A Killing Spree Born of Racist Rhetoric

The Buffalo murders are the consequences of our political rhetoric and policy choices.

May 17, 2022

You’re read­ing The Brief­ing, Michael Wald­­­­­­man’s weekly news­­­­­­­­­­­let­ter. Click here to receive it every week in your inbox.

Today, four days after the murders in Buffalo, above all we stand united in grief and anger and solid­ar­ity with the famil­ies and community that were attacked.

But this was a polit­ical crime. And it’s not wrong, not prema­ture, to point to two inter­twined polit­ical sick­nesses that helped cause it. 
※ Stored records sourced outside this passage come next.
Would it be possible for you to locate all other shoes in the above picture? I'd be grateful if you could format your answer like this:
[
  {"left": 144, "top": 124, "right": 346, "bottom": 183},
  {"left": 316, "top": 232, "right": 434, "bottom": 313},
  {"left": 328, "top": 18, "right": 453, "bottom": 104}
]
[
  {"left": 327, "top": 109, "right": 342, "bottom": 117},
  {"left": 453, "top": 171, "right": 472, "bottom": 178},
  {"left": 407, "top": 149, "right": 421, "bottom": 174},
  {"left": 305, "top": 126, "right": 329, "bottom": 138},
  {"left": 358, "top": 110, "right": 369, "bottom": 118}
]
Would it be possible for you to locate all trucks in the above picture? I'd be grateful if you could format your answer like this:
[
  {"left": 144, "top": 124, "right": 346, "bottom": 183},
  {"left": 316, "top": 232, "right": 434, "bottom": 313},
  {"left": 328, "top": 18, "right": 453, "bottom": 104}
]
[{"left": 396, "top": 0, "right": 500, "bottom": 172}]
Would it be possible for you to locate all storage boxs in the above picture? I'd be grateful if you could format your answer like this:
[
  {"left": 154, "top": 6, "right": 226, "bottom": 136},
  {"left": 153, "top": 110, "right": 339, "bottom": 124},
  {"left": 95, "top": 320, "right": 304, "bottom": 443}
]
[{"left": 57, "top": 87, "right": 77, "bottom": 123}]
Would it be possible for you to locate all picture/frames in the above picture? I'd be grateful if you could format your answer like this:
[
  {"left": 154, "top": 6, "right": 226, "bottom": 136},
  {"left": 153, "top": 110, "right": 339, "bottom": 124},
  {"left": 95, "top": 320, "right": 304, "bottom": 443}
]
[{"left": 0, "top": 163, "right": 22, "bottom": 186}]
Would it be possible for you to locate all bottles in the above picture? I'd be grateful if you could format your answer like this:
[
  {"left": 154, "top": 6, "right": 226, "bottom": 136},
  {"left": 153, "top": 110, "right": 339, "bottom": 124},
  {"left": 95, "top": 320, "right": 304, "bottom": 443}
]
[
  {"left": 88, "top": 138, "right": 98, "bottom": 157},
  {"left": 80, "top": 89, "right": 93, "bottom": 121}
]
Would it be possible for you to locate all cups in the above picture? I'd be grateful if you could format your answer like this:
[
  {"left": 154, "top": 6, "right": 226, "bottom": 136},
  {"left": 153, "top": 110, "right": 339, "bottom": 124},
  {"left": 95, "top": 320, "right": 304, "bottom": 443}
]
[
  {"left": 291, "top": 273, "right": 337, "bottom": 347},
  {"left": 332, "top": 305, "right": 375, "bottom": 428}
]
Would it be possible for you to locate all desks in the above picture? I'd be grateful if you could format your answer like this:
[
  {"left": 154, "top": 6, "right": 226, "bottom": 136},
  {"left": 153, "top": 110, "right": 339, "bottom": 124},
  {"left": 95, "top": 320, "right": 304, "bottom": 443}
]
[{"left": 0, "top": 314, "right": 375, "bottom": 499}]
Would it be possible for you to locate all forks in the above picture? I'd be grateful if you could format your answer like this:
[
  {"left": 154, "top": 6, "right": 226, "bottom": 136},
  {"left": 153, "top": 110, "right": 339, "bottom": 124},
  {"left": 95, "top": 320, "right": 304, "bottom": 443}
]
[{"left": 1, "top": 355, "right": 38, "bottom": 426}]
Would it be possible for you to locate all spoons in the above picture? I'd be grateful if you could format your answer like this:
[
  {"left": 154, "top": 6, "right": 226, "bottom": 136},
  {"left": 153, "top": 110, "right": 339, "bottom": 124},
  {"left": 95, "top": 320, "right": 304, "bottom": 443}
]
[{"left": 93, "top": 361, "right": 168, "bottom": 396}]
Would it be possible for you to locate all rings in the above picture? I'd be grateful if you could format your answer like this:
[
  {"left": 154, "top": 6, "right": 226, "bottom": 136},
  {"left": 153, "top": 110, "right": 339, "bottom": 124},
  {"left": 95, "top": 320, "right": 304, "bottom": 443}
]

One is the embrace of nakedly racist rhet­oric by signi­fic­ant parts of our polit­ical system. The murderer drove hundreds of miles to target a store in a Black neigh­bor­hood, having been radic­al­ized by the perni­cious “great replace­ment” conspir­acy theory. As has been widely discussed in recent days, this is not just some­thing heard in fringe chat groups. It is espoused by the highest rated show on cable news, garbage spewed into the world by wealthy corpor­a­tions and by lead­ing politi­cians inter­ested only in their own power. Ideas have consequences, words have consequences. White suprem­acist viol­ence is the result — in Buffalo, in Char­lottes­ville, in Pitt­s­burgh, in Char­lotte, in El Paso.

As Rep. Liz Cheney, the former House Repub­lican Caucus chair, put it, “The House GOP lead­er­ship has enabled white nation­al­ism, white suprem­acy, and anti-Semit­ism. History has taught us that what begins with words ends in far worse.” 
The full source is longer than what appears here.